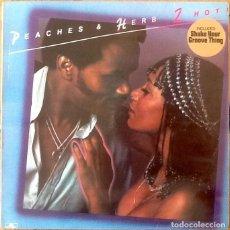 Discos de vinilo: PEACHES & HERB : TOO HOT! [ESP 1979] LP. Lote 205580335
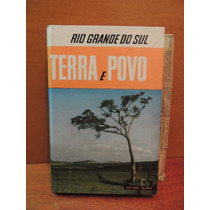 Livro Rio Grande Do Sul Terra E Povo Érico Veríssimo Outros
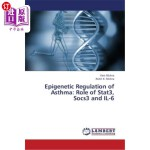 【中商海外直订】Epigenetic Regulation of Asthma: Role of Stat3, Soc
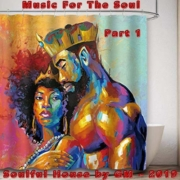Music for the Soul Part 1 • soulful House by DJ GM🎶
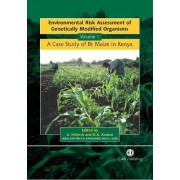 Environmental Risk Assessment of Genetically Modified Organisms: v.I by A. Hilbeck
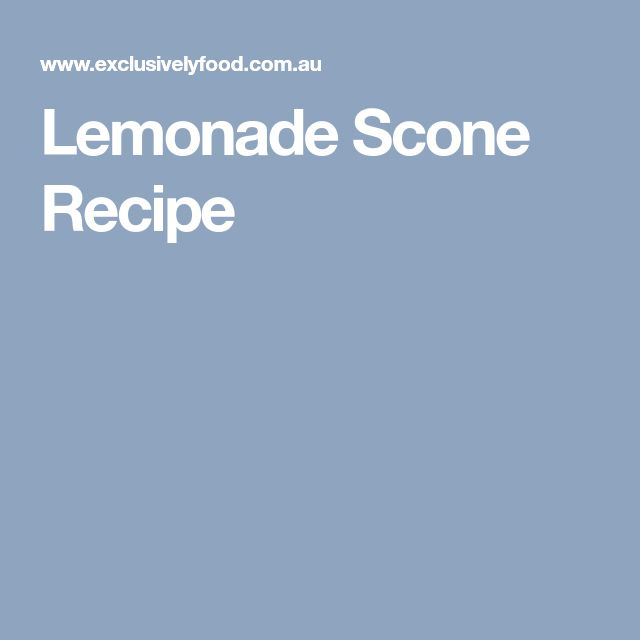 Lemonade Scone Recipe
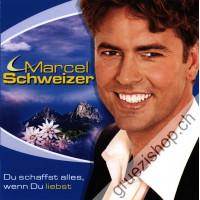Marcel Schweizer - Du schaffst alles, wenn Du liebst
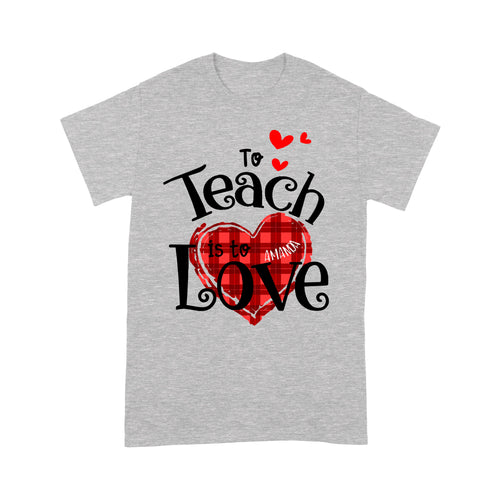 Personalized Love Gift Idea - To Teach Is To Love For Your Lover - Standard T-shirt
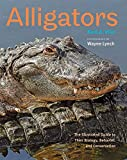 Alligators: The Illustrated Guide to Their Biology, Behavior, and Conservation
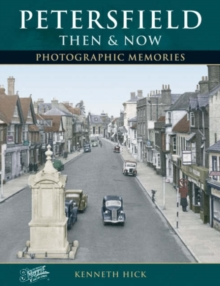 Petersfield - Then and Now, Paperback Book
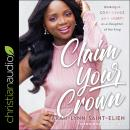 Claim Your Crown: Walking in Confidence and Worth as a Daughter of the King, Tarah-Lynn Saint-Elien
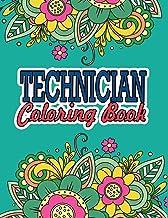 Technician Coloring Book: A Coloring Book For Technician Relaxation | Great Christmas & Secret Santa Present For Technicians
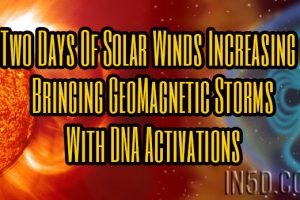 Two Days Of Solar Winds Increasing Bringing GeoMagnetic Storms With DNA Activations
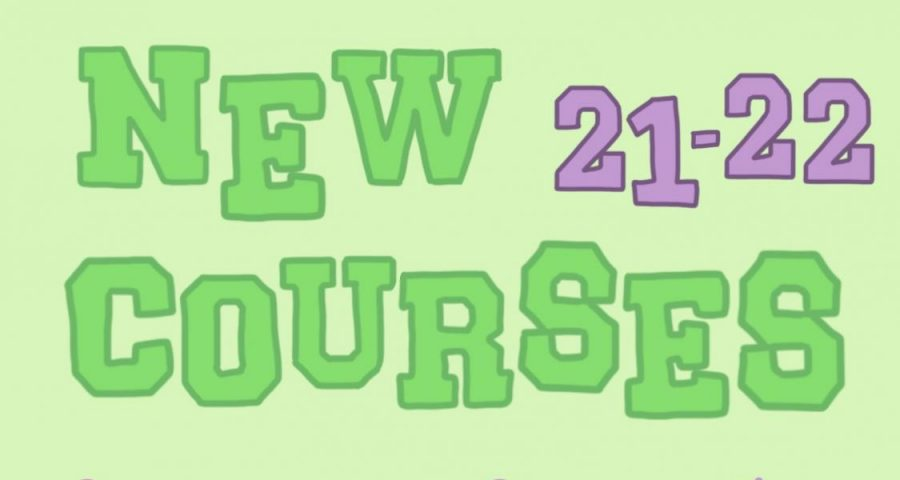New courses offered for 2021-2022 school year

════════════════════

### Instructions for the task
Exercise for the records above: copy only the lines from the one with "Lemonade Scone Recipe" to the one with "Claim Your Crown: Walking", both ends kept, and drop the pictures.

### Output for this exercise
 Lemonade Scone Recipe
Marcel Schweizer - Du schaffst alles, wenn Du liebst
 Personalized Love Gift Idea - To Teach Is To Love For Your Lover - Standard T-shirt
 Alligators: The Illustrated Guide to Their Biology, Behavior, and Conservation
 Petersfield - Then and Now, Paperback Book
 Claim Your Crown: Walking in Confidence and Worth as a Daughter of the King, Tarah-Lynn Saint-Elien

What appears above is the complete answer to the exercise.